To collect all the factors is even easier:

factors(N,Fs) :- findall(F, factor(N,F), F0), sort(F0,Fs).

One should note here, that that sort/2 removes duplicates and turns the unsorted list into, strictly speaking, an ordered set. See it in the playground: https://swish.swi-prolog.org/p/QuUnomwk.pl

If you want to remove 1 and N from the list of factors, simply change

between(1,L,F1)

to

between(2,L,F1)

CodePudding user response:

One problem is that you are mixing up backtracking and recursion. With this code:

test(X) :-
    between(2, 5, X).

?- test(Answer).
Answer = 2 ;
Answer = 3 ;
Answer = 4 ;
Answer = 5

The code finds one value for X between 2 and 5 and leaves a choicepoint; then when I use ; to ask it to find another, Prolog backtracks to the choicepoint and finds the next value between 2 and 5.

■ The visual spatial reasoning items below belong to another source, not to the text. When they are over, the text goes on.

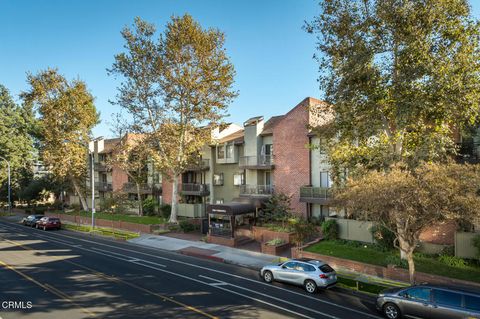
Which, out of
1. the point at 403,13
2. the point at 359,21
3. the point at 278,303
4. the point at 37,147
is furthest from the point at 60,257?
the point at 37,147

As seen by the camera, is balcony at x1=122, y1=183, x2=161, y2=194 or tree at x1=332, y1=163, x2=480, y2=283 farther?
balcony at x1=122, y1=183, x2=161, y2=194

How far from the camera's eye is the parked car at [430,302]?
34.1 feet

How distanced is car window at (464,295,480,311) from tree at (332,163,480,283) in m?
2.95

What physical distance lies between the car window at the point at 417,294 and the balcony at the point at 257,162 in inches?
729

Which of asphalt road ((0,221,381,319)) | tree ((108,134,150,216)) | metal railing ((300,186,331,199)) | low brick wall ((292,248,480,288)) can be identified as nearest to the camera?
asphalt road ((0,221,381,319))

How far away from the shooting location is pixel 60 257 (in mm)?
20891

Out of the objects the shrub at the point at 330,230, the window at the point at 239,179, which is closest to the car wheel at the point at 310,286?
the shrub at the point at 330,230


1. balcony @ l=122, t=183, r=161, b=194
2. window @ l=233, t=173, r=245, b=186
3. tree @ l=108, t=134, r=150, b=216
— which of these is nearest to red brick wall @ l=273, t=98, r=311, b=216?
window @ l=233, t=173, r=245, b=186

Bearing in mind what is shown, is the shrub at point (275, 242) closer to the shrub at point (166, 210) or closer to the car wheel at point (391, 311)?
the car wheel at point (391, 311)

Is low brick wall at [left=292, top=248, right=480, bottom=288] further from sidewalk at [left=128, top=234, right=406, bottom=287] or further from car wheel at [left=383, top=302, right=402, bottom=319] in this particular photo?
car wheel at [left=383, top=302, right=402, bottom=319]

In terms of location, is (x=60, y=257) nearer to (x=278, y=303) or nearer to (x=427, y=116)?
(x=278, y=303)

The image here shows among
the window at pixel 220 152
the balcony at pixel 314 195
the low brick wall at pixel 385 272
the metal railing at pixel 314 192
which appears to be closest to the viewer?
the low brick wall at pixel 385 272

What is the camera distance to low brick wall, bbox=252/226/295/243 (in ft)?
77.2

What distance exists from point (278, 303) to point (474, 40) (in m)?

With your code, you are using between(2,B,X) which generates values on backtracking, and at the same time you are doing I is B // X to make a new endpoint and then descending into factors(T, I) which starts between() from 2 again. And you cut ! to discard choicepoints, so backtracking can never come back to find the rest of the numbers up to the earlier B, either. That's where your [2, 2, 2 is coming from, I think.

You can do it either way, as Nicholas Carey answers with between() and then using findall to generate all the backtracking answers. Or by using recursion:

n_factors(N, F) :-
    n_factors(N, 1, F).

n_factors(Num, Num, [1]).  % Base case.

n_factors(Num, Counter, [H|T]) :- % Case where Counter is a factor
    0 =:= Num mod Counter,
    H is Num div Counter,
    succ(Counter, Cnext),
    n_factors(Num, Cnext, T).

n_factors(Num, Counter, T) :- % Case where Counter is NOT a factor
    0 =\= Num mod Counter,
    succ(Counter, Cnext),
    n_factors(Num, Cnext, T).

e.g.

?- time(n_factors(121, Factors)).
482 inferences, 0.000 CPU in 0.000 seconds (100% CPU, 1852400 Lips)
Factors = [121, 11, 1]

?- time(n_factors(1048576, F)).
4,194,302 inferences, 0.785 CPU in 0.785 seconds (100% CPU, 5344086 Lips)
F = [1048576, 524288, 262144, 131072, 65536, 32768, 16384, 8192, 4096, 2048, 1024, 512, 256, 128, 64, 32, 16, 8, 4, 2, 1]

(You may want to compare time() and see just how much quicker it is to do stop counting at the square root of N, as the other answer does).